At one point this past winter, I had my students do a writing exercise. To round out the numbers, I joined them in writing a short story based on a photograph. Here’s what I came up with. Some of the images and ideas are taken from other writings I’ve done about Terry Fox, especially my short story “Reading to Peter,” which was shortlisted for a Writer’s Union of Canada short story award some years ago.

This is a picture I took of Terry Fox running down the middle of Highway 17 south of Sault Ste. Marie, Ontario. It’s not the first photograph I ever took, but it is the first photo I ever took that I still have. I was eleven years old the year that Terry Fox did his run, and he was my hero. The moment that he ran by that day in the summer of 1980 is one of the most important memories of my life.

That whole summer was about Terry Fox. My mom was in the Cancer Society, so we were following his journey as a family from the time he dipped his artificial leg in the water that April in Newfoundland. By the time he got to Ontario, I had Terry Fox posters on my bedroom wall and a Terry Fox t-shirt and a boy’s earnest belief that this guy was the most important Canadian hero ever.

Terry Fox ran through my hometown, Parry Sound, Ontario. He actually stopped at the Esso gas station on Highway 69 at the top of Murray Pt. Road, where I lived. The town did a big reception for him and Bobby Orr’s mom & dad gave Terry one of Bobby’s Canada Cup jerseys. My buddy’s little brother collected up 800 dollars to give to Terry Fox, and there was a picture in the newspaper of Terry taking this big pickle jar full of money from little Peter. It was a very big deal.

Only I missed it. I was out west with my family, camping our way across the country with an old tent trailer. I remember being bitterly disappointed that I wouldn’t get to see Terry Fox right in our own neighbourhood. And besides, people out west hadn’t really caught the fever yet. They didn’t quite get it.

Still, I got to see Terry in the end. My family was on the home stretch of our western trip, heading south to Parry Sound from Sault Ste. Marie after a visit with my grandmother. The day was bright and sunny, and the traffic was light along the winding two-lane highway. There was an air of expectation in the big family station wagon as we made our way along. We knew we’d see Terry Fox that morning; we just didn’t know where or when.

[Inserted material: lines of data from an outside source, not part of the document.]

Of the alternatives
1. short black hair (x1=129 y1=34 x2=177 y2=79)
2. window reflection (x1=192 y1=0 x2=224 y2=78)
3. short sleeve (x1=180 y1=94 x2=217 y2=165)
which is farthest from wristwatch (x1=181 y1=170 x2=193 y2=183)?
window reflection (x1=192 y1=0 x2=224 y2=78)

I don’t exactly remember the order of the towns along that highway. Serpent River Reserve, Iron Bridge, Blind Bay, Thessalon… I don’t know what is where, now. But we were south of Desbarats when we saw the cop cars rolling slowly up the gravel shoulder with their cherry tops turning, and we pulled over in a rock cut to wait for the big moment. My mom, my dad, my sister and I all stood there in the sun. Cicadas were whirring and the day was sort of hanging in the sky the way it always does in late August. We stood for a while, and then Terry Fox came running up the road with sweat pouring down, and an expression of complete commitment on his face. He was pounding his way westward, hoping to hit the coast before the snow flew that fall. He really thought he could do it, and everybody else did too.

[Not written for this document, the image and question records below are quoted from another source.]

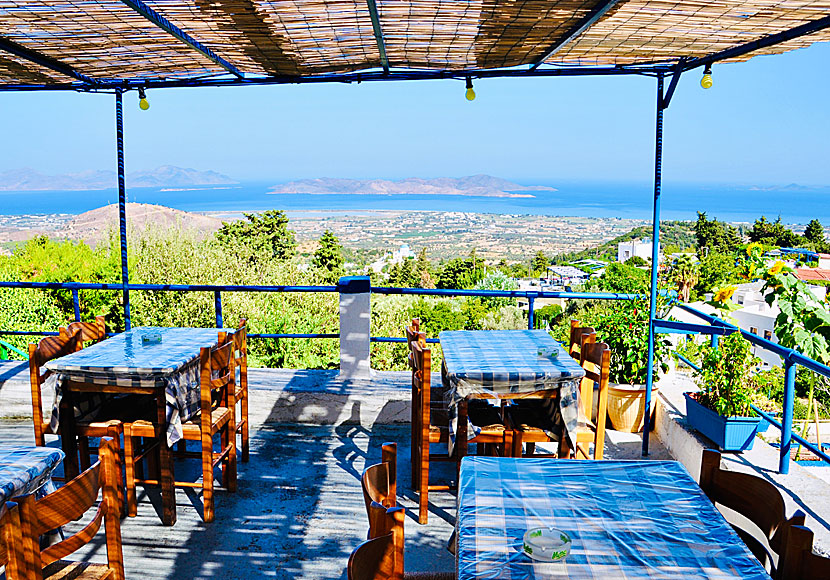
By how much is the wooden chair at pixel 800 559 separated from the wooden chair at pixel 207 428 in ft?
8.50

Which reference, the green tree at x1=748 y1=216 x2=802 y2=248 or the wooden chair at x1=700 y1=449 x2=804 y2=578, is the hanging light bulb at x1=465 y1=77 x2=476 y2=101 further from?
the green tree at x1=748 y1=216 x2=802 y2=248

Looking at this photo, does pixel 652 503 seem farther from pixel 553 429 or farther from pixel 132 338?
pixel 132 338

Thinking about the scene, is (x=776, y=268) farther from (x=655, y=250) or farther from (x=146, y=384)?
(x=146, y=384)

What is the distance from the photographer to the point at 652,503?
77.8 inches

We just watched him run. He was running right along the dotted yellow line, like he was hoping to connect the dots all the way to B.C. He was tanned and tough. His good leg was huge. His artificial leg banged like a screen door. I can still hear the sound. My mom managed to stammer out “Keep it up! This is just great!” through her tears. I raised my little camera, held it steady until Terry Fox ran into the centre of the frame, and took a picture.

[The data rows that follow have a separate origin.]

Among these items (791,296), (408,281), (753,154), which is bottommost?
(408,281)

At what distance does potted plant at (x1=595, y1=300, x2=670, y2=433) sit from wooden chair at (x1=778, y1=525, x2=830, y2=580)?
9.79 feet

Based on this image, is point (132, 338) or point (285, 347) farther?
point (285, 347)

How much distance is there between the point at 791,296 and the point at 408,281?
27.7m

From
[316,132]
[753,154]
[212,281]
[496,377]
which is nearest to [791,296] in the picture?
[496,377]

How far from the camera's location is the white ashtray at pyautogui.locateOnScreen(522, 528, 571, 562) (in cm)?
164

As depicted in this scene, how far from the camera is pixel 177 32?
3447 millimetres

The sun set on that August day a long time ago. Terry Fox ground to a halt outside Thunder Bay, as everyone knows, just a few weeks later. There’s a statue along the highway there now. It’s become a place of pilgrimmage for me and pretty much everyone else who remembers.

The run goes on. People from all over the world take part every year. They can usually beat the kind of cancer that Terry Fox had now, maybe thanks to the money he raised. It’s a great story, even though the hero dies.

When I got my pictures developed and put them in my photo album, I took extra time with the Terry Fox one. I put it on its own page. I wrote his name in full, Terrence Stanley Fox on a little piece of paper underneath. Years later when I was tossing out pictures, I saved that one, and I’m saving it still.

It’s a moment, frozen in time. But for a frozen moment, it sure seems to keep growing. It’s wound through so much of my life now. It touches everything.

In fact, I hardly ever see the actual picture anymore. In my mind’s eye, it’s so clear and present, I don’t even need to bother. About once a year I go digging around for that little 3 by 5 snapshot, to show it to someone. I’m not kidding when I say everyone who sees it gets choked right up.

It’s in an envelope, in a drawer somewhere with some other pictures I wouldn’t like to lose. I keep thinking I should get it framed, but I never have. I haven’t even scanned it. I don’t know why.

This is a picture I took of Terry Fox running down the middle of Highway 17 south of Sault Ste. Marie, Ontario. Can you see it? I can. I can see it with my eyes closed.